* TASK INSTRUCTIONS:
Revise each of the items below by replacing "closest" with "nearest", keeping everything else unchanged.

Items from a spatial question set
[start]

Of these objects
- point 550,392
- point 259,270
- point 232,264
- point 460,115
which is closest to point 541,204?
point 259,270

[end]

* FINISHED TASK:
Of these objects
- point 550,392
- point 259,270
- point 232,264
- point 460,115
which is nearest to point 541,204?
point 259,270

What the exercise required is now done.